Exercise aim - Every record must be written out once more, with nothing added or omitted.

Data under study -
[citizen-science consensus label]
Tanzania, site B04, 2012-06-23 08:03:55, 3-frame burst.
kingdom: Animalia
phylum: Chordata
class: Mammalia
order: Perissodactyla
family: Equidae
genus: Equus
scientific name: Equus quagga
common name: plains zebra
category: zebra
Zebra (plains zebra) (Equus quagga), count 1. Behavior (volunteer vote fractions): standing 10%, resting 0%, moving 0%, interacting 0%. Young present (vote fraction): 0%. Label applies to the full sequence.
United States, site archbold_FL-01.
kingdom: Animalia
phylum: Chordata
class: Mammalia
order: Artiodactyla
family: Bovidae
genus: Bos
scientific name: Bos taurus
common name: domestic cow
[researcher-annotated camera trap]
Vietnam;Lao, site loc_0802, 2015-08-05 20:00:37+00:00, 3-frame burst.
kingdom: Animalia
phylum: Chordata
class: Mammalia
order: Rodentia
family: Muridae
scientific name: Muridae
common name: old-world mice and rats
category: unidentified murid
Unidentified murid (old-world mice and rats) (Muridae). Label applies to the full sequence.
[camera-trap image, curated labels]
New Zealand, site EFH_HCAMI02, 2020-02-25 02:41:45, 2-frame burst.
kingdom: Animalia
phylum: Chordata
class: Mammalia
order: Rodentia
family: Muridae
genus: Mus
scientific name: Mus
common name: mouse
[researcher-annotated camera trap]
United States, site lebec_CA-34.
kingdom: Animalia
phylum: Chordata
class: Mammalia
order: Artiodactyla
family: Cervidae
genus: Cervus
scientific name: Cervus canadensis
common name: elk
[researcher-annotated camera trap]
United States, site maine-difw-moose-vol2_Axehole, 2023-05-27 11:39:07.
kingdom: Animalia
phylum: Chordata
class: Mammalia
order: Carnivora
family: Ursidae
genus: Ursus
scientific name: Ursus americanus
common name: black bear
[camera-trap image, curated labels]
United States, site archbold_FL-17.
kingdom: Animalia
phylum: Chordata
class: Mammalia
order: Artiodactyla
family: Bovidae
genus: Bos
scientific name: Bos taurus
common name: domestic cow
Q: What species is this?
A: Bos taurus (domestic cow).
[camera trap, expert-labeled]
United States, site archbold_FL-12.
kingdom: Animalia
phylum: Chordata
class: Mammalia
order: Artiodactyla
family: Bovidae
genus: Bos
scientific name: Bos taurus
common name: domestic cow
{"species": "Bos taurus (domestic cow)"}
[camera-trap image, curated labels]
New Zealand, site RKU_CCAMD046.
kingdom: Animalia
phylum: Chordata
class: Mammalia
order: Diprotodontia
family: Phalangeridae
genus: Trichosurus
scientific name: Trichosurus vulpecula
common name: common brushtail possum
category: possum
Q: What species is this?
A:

Output below -
[citizen-science consensus label]
Tanzania, site B04, 2012-06-23 08:03:55, 3-frame burst.
kingdom: Animalia
phylum: Chordata
class: Mammalia
order: Perissodactyla
family: Equidae
genus: Equus
scientific name: Equus quagga
common name: plains zebra
category: zebra
Zebra (plains zebra) (Equus quagga), count 1. Behavior (volunteer vote fractions): standing 10%, resting 0%, moving 0%, interacting 0%. Young present (vote fraction): 0%. Label applies to the full sequence.
United States, site archbold_FL-01.
kingdom: Animalia
phylum: Chordata
class: Mammalia
order: Artiodactyla
family: Bovidae
genus: Bos
scientific name: Bos taurus
common name: domestic cow
[researcher-annotated camera trap]
Vietnam;Lao, site loc_0802, 2015-08-05 20:00:37+00:00, 3-frame burst.
kingdom: Animalia
phylum: Chordata
class: Mammalia
order: Rodentia
family: Muridae
scientific name: Muridae
common name: old-world mice and rats
category: unidentified murid
Unidentified murid (old-world mice and rats) (Muridae). Label applies to the full sequence.
[camera-trap image, curated labels]
New Zealand, site EFH_HCAMI02, 2020-02-25 02:41:45, 2-frame burst.
kingdom: Animalia
phylum: Chordata
class: Mammalia
order: Rodentia
family: Muridae
genus: Mus
scientific name: Mus
common name: mouse
[researcher-annotated camera trap]
United States, site lebec_CA-34.
kingdom: Animalia
phylum: Chordata
class: Mammalia
order: Artiodactyla
family: Cervidae
genus: Cervus
scientific name: Cervus canadensis
common name: elk
[researcher-annotated camera trap]
United States, site maine-difw-moose-vol2_Axehole, 2023-05-27 11:39:07.
kingdom: Animalia
phylum: Chordata
class: Mammalia
order: Carnivora
family: Ursidae
genus: Ursus
scientific name: Ursus americanus
common name: black bear
[camera-trap image, curated labels]
United States, site archbold_FL-17.
kingdom: Animalia
phylum: Chordata
class: Mammalia
order: Artiodactyla
family: Bovidae
genus: Bos
scientific name: Bos taurus
common name: domestic cow
Q: What species is this?
A: Bos taurus (domestic cow).
[camera trap, expert-labeled]
United States, site archbold_FL-12.
kingdom: Animalia
phylum: Chordata
class: Mammalia
order: Artiodactyla
family: Bovidae
genus: Bos
scientific name: Bos taurus
common name: domestic cow
{"species": "Bos taurus (domestic cow)"}
[camera-trap image, curated labels]
New Zealand, site RKU_CCAMD046.
kingdom: Animalia
phylum: Chordata
class: Mammalia
order: Diprotodontia
family: Phalangeridae
genus: Trichosurus
scientific name: Trichosurus vulpecula
common name: common brushtail possum
category: possum
Q: What species is this?
A:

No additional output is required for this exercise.